Imperial and ideological nations appear, for the foreseeable future, to be finished. The British and French, greatest of the Western empires, are long gone. Throughout the 19th and early 20th century, the Irish, though its sons had fought to erect and maintain the Victorian "empire on which the sun never set" – and defend it in World War I – fought relentlessly to be free of it. They wanted, and in 1921 won, a small nation of their own, on their own small island.
The Irish preferred it to being part of the British Empire.

The call of ethnicity, nationalism, religion, faith and history pulled apart the greatest of all the ideological empires, the Soviet Empire and the Soviet Union, that "prison house of nations."
Transnational institutions, the embryonic institutions of a new world government to which the elites of the West and Third World are transferring allegiance and power, include the United Nations, the EU, the World Trade Organization, the International Criminal Court, the International Court of Justice, the International Seabed Authority, the Kyoto Protocol, the IMF and the World Bank.

The sub-nations, or ex-nations, struggling to be born or break free include Scotland, Catalonia and the Basque country of Spain, Corsica, northern Italy and Quebec in the West. Iraq, as we have seen, is a composite of peoples divided by tribe, ethnicity and faith – as are Iran, Pakistan and India. Jordanians are Palestinian Arabs, with a minority of Bedouins.
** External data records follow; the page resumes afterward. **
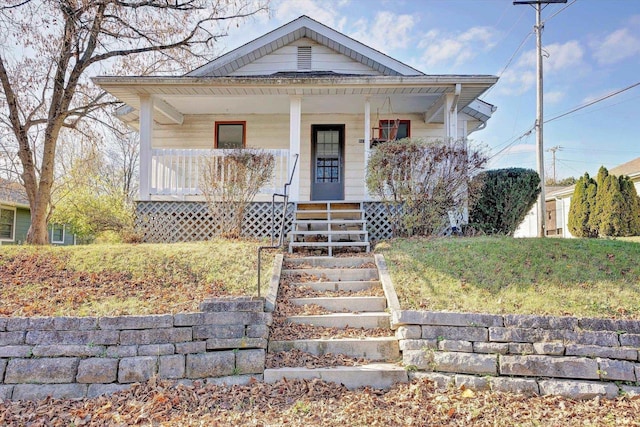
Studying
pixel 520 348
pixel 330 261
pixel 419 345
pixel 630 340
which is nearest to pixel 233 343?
pixel 419 345

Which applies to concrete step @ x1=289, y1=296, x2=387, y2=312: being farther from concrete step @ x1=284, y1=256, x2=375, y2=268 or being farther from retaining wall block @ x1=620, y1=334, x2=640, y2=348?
retaining wall block @ x1=620, y1=334, x2=640, y2=348

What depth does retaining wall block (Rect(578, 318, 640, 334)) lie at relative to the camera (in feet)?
13.0

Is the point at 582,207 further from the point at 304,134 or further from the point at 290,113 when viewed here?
the point at 290,113

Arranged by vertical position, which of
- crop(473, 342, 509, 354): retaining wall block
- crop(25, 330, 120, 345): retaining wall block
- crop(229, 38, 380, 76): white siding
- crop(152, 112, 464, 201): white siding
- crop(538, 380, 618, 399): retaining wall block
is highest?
crop(229, 38, 380, 76): white siding

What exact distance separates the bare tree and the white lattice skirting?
241cm

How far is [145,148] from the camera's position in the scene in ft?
27.4

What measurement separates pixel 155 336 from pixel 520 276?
163 inches

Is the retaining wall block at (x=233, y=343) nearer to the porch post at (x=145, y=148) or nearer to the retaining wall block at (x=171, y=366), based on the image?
the retaining wall block at (x=171, y=366)

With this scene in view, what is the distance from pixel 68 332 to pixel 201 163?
5.02m

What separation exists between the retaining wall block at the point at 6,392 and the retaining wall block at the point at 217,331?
1577 mm

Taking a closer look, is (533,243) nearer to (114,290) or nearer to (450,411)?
(450,411)

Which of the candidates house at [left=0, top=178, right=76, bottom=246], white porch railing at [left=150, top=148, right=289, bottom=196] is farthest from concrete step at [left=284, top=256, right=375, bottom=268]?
house at [left=0, top=178, right=76, bottom=246]

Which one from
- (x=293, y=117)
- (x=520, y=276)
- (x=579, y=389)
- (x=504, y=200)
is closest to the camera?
(x=579, y=389)

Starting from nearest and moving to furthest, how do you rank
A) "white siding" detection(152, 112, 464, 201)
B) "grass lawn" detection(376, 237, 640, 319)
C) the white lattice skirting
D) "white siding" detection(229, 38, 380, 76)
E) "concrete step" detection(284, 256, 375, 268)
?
"grass lawn" detection(376, 237, 640, 319) → "concrete step" detection(284, 256, 375, 268) → the white lattice skirting → "white siding" detection(229, 38, 380, 76) → "white siding" detection(152, 112, 464, 201)
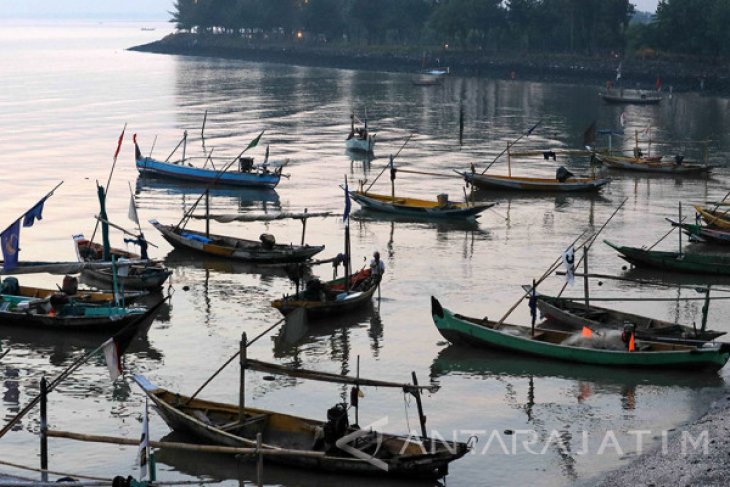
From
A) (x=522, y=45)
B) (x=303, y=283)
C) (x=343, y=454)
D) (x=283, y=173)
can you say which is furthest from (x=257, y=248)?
(x=522, y=45)

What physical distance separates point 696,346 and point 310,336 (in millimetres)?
10601

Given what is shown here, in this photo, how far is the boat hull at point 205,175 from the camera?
61.5 m

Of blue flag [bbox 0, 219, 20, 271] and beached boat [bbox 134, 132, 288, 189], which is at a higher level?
blue flag [bbox 0, 219, 20, 271]

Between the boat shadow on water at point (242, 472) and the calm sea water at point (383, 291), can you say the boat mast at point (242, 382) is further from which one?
the calm sea water at point (383, 291)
Lind argues that not only are nations subdividing, losing their monopolies on the love and loyalty of their peoples, but they are being superseded by "non-state actors" that are challenging the monopoly on warfare enjoyed by the nation-state since the Treaty of Westphalia, which ended the Thirty Years War.

Among the more familiar non-state actors are the Crips and Bloods, Mara Salvatrucha or MS-13, the Mexican and Colombian drug cartels, the Zapatistas of Chiapas, the racial nationalists of MEChA, the white supremacists of Aryan Nations, the Muslim Brotherhood, Hamas and Hezbollah, the Maoists of Nepal and the Tamil Tigers.

Among the central questions of our time is a central question of any time: Who owns the future?
Of late, the transnational vision has lost its allure. Hugo Chavez, Evo Morales and most of Latin America reject the NAFTA vision of Bush and Vicente Fox. The French and Dutch voted down the EU Constitution, which now appears dead. The Doha round of world trade negotiations is headed for the rocks. Hostility is rising to bringing Turkey into the EU.

Arabs and Turks in Europe identify more and more with the Islamic faith they have in common and the countries whence they came, not the one in which they live and work.

So, too, do millions of illegal aliens in the United States. They march defiantly under Mexican flags in American streets demanding the rights of U.S. citizens – while an intimidated political class rushes to accommodate and appease them, assuring itself this is but the latest reincarnation of Ellis Island.

As the Old Republic trudges to its death, less and less do we hear that incessant blather about the American Empire, "the world's last superpower" and "our unipolar moment."

http://www.wnd.com/news/article.asp?ARTICLE_ID=50338

Pat Buchanan was twice a candidate for the Republican presidential nomination and the Reform Party’s candidate in 2000. He is also a founder and editor of The American Conservative. Now a political analyst for MSNBC and a syndicated columnist, he served three presidents in the White House, was a founding panelist of three national TV shows, and is the author of seven books.

1 comment:

Mike Courtman said...

Fairly typical Buchanan- soild but unspectacular.
His point that propositional states are declining is a strong one. The U.S for example, could start to fracture if no consensus can be reached on Hispanic immigration. When faced with a serious crisis countries need more to rally around than abstract principles.
The 'American Conservative' has some excellent articles from a traditional conservative perspective.